** START OF Records for this exercise **

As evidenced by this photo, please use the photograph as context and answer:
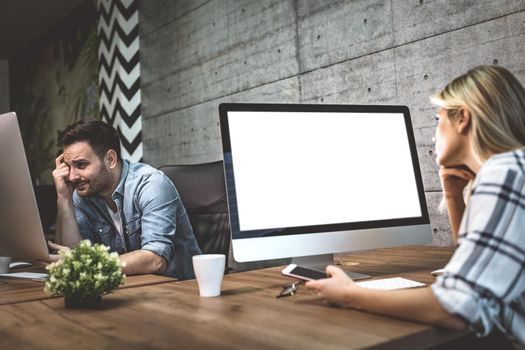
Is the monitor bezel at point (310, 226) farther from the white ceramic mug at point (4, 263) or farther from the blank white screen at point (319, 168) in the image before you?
the white ceramic mug at point (4, 263)

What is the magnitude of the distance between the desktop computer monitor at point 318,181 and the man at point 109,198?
635mm

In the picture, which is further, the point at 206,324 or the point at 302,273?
the point at 302,273

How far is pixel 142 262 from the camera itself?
1663 millimetres

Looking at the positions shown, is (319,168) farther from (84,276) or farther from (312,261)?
(84,276)

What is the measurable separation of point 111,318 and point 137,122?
3.72m

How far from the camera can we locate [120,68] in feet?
15.3

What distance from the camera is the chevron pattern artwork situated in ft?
15.0

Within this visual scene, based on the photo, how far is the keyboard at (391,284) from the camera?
1233 millimetres

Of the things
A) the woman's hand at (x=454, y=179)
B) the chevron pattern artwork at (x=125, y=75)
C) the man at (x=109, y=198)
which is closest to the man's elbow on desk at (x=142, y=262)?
the man at (x=109, y=198)

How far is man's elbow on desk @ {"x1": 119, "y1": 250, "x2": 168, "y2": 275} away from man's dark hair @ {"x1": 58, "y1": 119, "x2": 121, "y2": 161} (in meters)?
0.66

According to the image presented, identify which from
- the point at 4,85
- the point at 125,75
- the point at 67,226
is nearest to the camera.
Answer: the point at 67,226

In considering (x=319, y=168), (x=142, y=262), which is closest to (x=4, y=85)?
(x=142, y=262)

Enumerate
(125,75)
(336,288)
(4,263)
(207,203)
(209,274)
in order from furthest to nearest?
1. (125,75)
2. (207,203)
3. (4,263)
4. (209,274)
5. (336,288)

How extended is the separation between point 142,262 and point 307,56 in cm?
169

** END OF Records for this exercise **

### Exercise requirements:
Please rewrite the rows from the line containing "In considering (x=319, y=168), (x=142, y=262), which" through the line containing "5. (336,288)", putting "farthest" in place of "furthest" and leaving everything else as it is.

### Result of this task:
In considering (x=319, y=168), (x=142, y=262), which is closest to (x=4, y=85)?
(x=142, y=262)

Enumerate
(125,75)
(336,288)
(4,263)
(207,203)
(209,274)
in order from farthest to nearest?
1. (125,75)
2. (207,203)
3. (4,263)
4. (209,274)
5. (336,288)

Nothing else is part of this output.